Read them at The Stranger Looks Back.

The Companion

The stranger looked at the lifeless body of his faithful companion of the past four years, and he remembered.

He remembered the day the companion had arrived, looking young and smooth, even though it had already lived over half its life, and he remembered how, when he had first taken a closer look at the companion, he discovered the sordid past that had lain beneath the surface, and how he had painstakingly cleansed the companion of its former sins and given it a fresh start.

He remembered how the companion had been a fellow traveller in some ways, but in so many more ways a guide - a gateway to magical worlds of mystery and wonderment, and, in so many ways, to the world that was his life today.

He remembered the journeys they had taken together to the refugee camps of Africa, the Commonwealth Summit in Trinidad, the wastelands of Russia, Windsor Castle, and other journeys whose stories they had told together. He also remembered the other journeys the companion had joined him on, those whose stories had not yet been told, and which he was now left to tell alone.

He remembered the eve he had planned to leave the companion behind for a night to take a road trip to the-point-of-no-turning-back, and how the companion bade him instead to take a journey to a world of a whole different sort.

And oh, how he remembered that world, where they sojourned together through the pyramids and the enchanted forests and the battlefields and the fashion shows, and even the second circle of hell, those many months, and he remembered the stories they told of their journey as they went along. He remembered the friends the companion had introduced him to, some of whom had travelled with them for but a short distance, and some of whom he still exchanges postcards with to this day.
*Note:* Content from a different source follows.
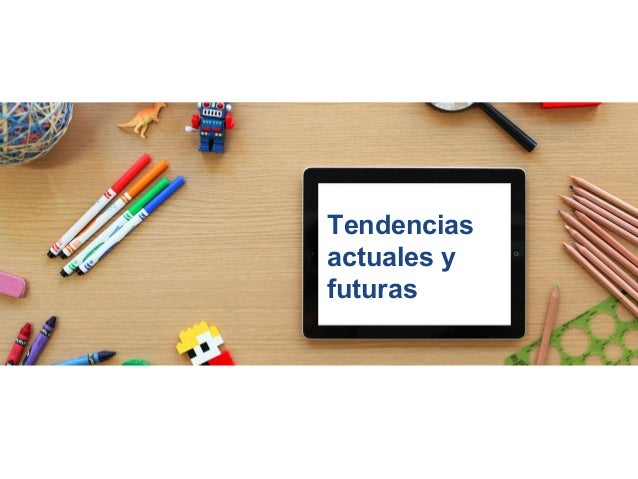 tendencias actuales y futuras future trends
He remembered the night he knew it was time for that road trip, and how this time, the companion did not bid him to stay, but rather wished him well and sent him on his way, but that's another story...

He remembered the day he set off with the companion to close down an experiment he had been engaged in that had seemingly failed, and how the companion suggested that perhaps he had been so intent on a particular result that he hadn't seen any other possibilities of success, and how, on a whim suggested by the companion, he tried a different approach.

He remembered when the initial result that came forth from that approach, as conveyed by the companion, had knocked him clear off his chair, and how the companion had been with him every step of the way over the weeks and months that followed, as the experiment faded and the wonders of the real world filled his life.

He remembered how the companion, then growing weak with age, had welcomed the more robust arrival that allowed the companion to enjoy a semi-retirement of sorts, still travelling back and forth with him (as the new arrival was rather stationary), but relieved of most of its active duties.

He remembered how he had recently intended to bring the companion out of semi-retirement and back into service, taking back the bulk of the work from the more recent arrival, how he had prepared the companion for the tasks ahead, and how the companion had shown itself capable with one last burst of energy before giving up the ghost.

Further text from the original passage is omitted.